Does using your SMSF to buy property make financial sense?

By
Sue Williams
April 2, 2025
housing market, Domain house price prediction, will Melbourne house prices drop 2024
Using savings in a self-managed super fund to buy property is becoming increasingly popular. Photo: Vaida Savickaite

Using savings in a self-managed super fund (SMSF) to buy property is becoming increasingly popular, with Australian Taxation Office figures showing a rise of 26.4 per cent to $55.2 billion over the three years to June 2024. But does it really make financial sense?

Like everything, it depends on personal circumstances – and the quality of the investment property – but, generally, it can be an excellent wealth creation tool, experts say.

“If you have $200,000 in super and use that to buy a $1 million property, then you’re getting, say, 6-7 per cent growth on $1 million rather than 6-7 per cent growth on $200,000,” says Shore Financial chief executive Theo Chambers.

“The compounding effect of the leverage makes a big difference. And if you sell a property after retirement, it’s capital gains tax-free.

“Australians live and breathe property, so a lot of people prefer putting money into real estate than managing investments.”

'Australians live and breathe property, so a lot of people prefer putting money into real estate than managing investments.' Photo: Vaida Savickaite

In addition, Chambers says, SMSF lending has become more accessible, with more lenders in the space offering favourable terms.

These include higher loan-to-value ratios of up to 90 per cent, and taking into account future super contributions as well as those in the past.

The lacklustre performance of traditional super funds is also a big factor in the dramatic surge in SMSF investing.

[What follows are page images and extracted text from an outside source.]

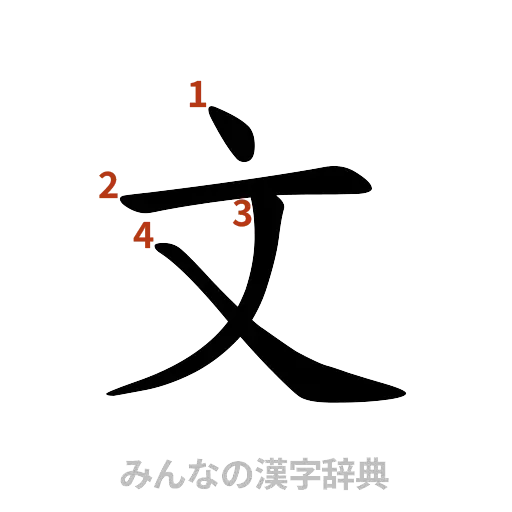 1
2
3
4
文

みんなの漢字辞典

Palise Property founder and director Steve Palise points out that 76 per cent of actively managed Australian equities funds underperformed the ASX 200, according to the latest S&P Indices Versus Active mid-year 2024 report by S&P Global.

“When I started my business four to five years ago, just one in 15 people [6.67 per cent] were using their SMSF to invest in property, and that’s now about 30 per cent and increasing,” he says.

“We’ve had huge interest rate increases over that time, but investors want to keep investing.

“Often, they have no idea how much super they have, but they’ll always know the value of a house they’ve invested in, how much it’s worth now and how much they’ve made.

“Most people know property too, and they know they can value add with renovations, then sell and buy something more expensive.”

'You need to buy something that ticks all the boxes,' Palise Property founder and director Steve Palise says. Photo: Greg Briggs

The critical element, however, is that the investment asset is a good one, Palise says.

Ideally, it will be something that can be improved so it appreciates in value with little risk. It should also provide a good cash flow from the rent.

“You need to buy something that ticks all the boxes, like a three to four-bedroom house in a good area with good infrastructure, a low vacancy rent and a short time on market,” Palise says.

“More people are also now buying commercial property because you can get three times the rent and pay the investment down faster.”

Stewart Residential director Ben Stewart works on a number of prestige developments in Sydney and says he’s noticed an increased appetite from clients seeking to use their SMSFs.

“That’s especially older, more mature people in their 50s and 60s who have built up some funds.” he says.

“We’re also seeing a lot more investors buying now, which we hadn’t seen for three or four years.

“We’re seeing that [in] projects like Aura by Aqualand in North Sydney where investors are buying one to two-bedroom apartments. They know housing is a great asset.”